X_cols = ['children','sobrepeso*fumador','smoker_yes','age2']
y_col = ['charges']
X = df_second[X_cols].values
y = df_second[y_col].values
X_train, X_test, y_train, y_test = train_test_split(X,y)
sc_x = StandardScaler().fit(X)
sc_y = StandardScaler().fit(y)
X_train = sc_x.transform(X_train)
X_test = sc_x.transform(X_test)
y_train = sc_y.transform(y_train)
y_test = sc_y.transform(y_test)
model = LinearRegression(fit_intercept=False)
model.fit(X_train,y_train)
y_pred = model.predict(X_test)
mse = metrics.mean_squared_error(y_test, y_pred)
r2 = metrics.r2_score(y_test, y_pred)
print("r2", r2.round(4))
print("mse: ", mse.round(4))
r2 0.8473
mse: 0.1528
model.coef_ = model.coef_.reshape(-1)
y_test = y_test.reshape(-1)
print("==========Summary==========")
stats.summary(model, X_test, y_test, X_cols)

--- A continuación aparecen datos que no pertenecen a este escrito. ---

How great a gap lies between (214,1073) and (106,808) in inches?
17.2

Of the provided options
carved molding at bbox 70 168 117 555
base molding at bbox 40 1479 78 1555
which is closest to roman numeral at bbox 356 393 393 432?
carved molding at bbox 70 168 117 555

==========Summary==========
Residuals:
Min 1Q Median 3Q Max
-1.9342 0.0656 0.1106 0.1293 0.3868
Coefficients:
Estimate Std. Error t value p value
_intercept 0.000000 0.021484 0.0000 1.000000
children 0.060726 0.020977 2.8949 0.004044
sobrepeso*fumador 0.491888 0.026040 18.8896 0.000000
smoker_yes 0.465124 0.024984 18.6169 0.000000
age2 0.315998 0.020478 15.4313 0.000000
---
R-squared: 0.84734, Adjusted R-squared: 0.84548
F-statistic: 455.14 on 4 features
residuals = np.subtract(y_test, y_pred.reshape(-1))
plt.scatter(y_pred, residuals)
plt.show
Vemos como al eliminar variables no significativas mejoramos el poder predictivo del modelo.